## 작업 지시
"When considering only"이 포함된 줄에서 시작하여 항목의 마지막 줄까지, 두 줄 모두 포함한 범위의 줄을 빈 줄은 빼고 번호를 매긴 목록으로 바꾸십시오.

[저장된 데이터]
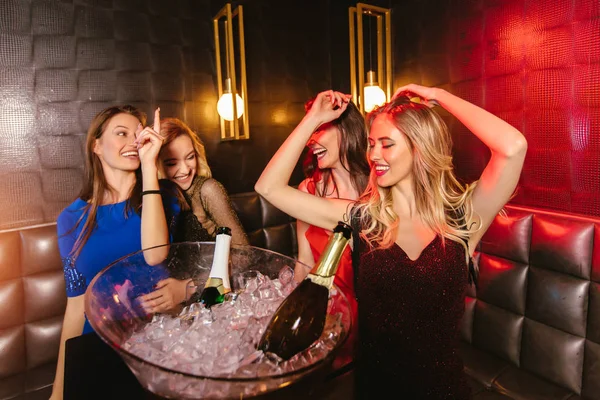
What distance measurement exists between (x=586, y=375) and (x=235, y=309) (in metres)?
1.99

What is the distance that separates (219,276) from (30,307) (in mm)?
1946

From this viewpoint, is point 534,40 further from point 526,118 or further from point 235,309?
point 235,309

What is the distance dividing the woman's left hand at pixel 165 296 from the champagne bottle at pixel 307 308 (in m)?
0.26

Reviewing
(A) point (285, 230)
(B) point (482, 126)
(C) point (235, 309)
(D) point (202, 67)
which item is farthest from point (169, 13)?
(C) point (235, 309)

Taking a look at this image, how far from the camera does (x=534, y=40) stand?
2.47m

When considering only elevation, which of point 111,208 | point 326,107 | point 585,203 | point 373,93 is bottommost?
point 585,203

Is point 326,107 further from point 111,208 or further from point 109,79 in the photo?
point 109,79

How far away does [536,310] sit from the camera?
2252 millimetres

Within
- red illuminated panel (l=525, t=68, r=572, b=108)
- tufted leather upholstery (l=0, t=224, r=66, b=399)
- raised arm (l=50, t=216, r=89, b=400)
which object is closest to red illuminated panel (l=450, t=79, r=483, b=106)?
red illuminated panel (l=525, t=68, r=572, b=108)

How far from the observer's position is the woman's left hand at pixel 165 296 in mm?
978

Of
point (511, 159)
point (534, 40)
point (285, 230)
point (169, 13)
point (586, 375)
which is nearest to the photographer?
point (511, 159)

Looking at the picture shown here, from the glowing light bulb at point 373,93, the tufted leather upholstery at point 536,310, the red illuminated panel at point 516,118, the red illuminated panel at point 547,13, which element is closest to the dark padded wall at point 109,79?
the glowing light bulb at point 373,93

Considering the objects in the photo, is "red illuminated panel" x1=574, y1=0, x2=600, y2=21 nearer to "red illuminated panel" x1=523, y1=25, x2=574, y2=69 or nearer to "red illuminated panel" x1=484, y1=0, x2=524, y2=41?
"red illuminated panel" x1=523, y1=25, x2=574, y2=69

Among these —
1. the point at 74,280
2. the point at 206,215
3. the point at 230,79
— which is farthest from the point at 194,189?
the point at 230,79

## 작업 결과
1. When considering only elevation, which of point 111,208 | point 326,107 | point 585,203 | point 373,93 is bottommost?
2. point 585,203
3. Is point 326,107 further from point 111,208 or further from point 109,79 in the photo?
4. point 109,79
5. How far away does [536,310] sit from the camera?
6. 2252 millimetres
7. Within
8. - red illuminated panel (l=525, t=68, r=572, b=108)
9. - tufted leather upholstery (l=0, t=224, r=66, b=399)
10. - raised arm (l=50, t=216, r=89, b=400)
11. which object is closest to red illuminated panel (l=450, t=79, r=483, b=106)?
12. red illuminated panel (l=525, t=68, r=572, b=108)
13. How far from the observer's position is the woman's left hand at pixel 165 296 in mm?
14. 978
15. Of
16. point (511, 159)
17. point (534, 40)
18. point (285, 230)
19. point (169, 13)
20. point (586, 375)
21. which is nearest to the photographer?
22. point (511, 159)
23. Looking at the picture shown here, from the glowing light bulb at point 373,93, the tufted leather upholstery at point 536,310, the red illuminated panel at point 516,118, the red illuminated panel at point 547,13, which element is closest to the dark padded wall at point 109,79?
24. the glowing light bulb at point 373,93
25. Considering the objects in the photo, is "red illuminated panel" x1=574, y1=0, x2=600, y2=21 nearer to "red illuminated panel" x1=523, y1=25, x2=574, y2=69 or nearer to "red illuminated panel" x1=484, y1=0, x2=524, y2=41?
26. "red illuminated panel" x1=523, y1=25, x2=574, y2=69
27. Among these —
28. 1. the point at 74,280
29. 2. the point at 206,215
30. 3. the point at 230,79
31. — which is farthest from the point at 194,189?
32. the point at 230,79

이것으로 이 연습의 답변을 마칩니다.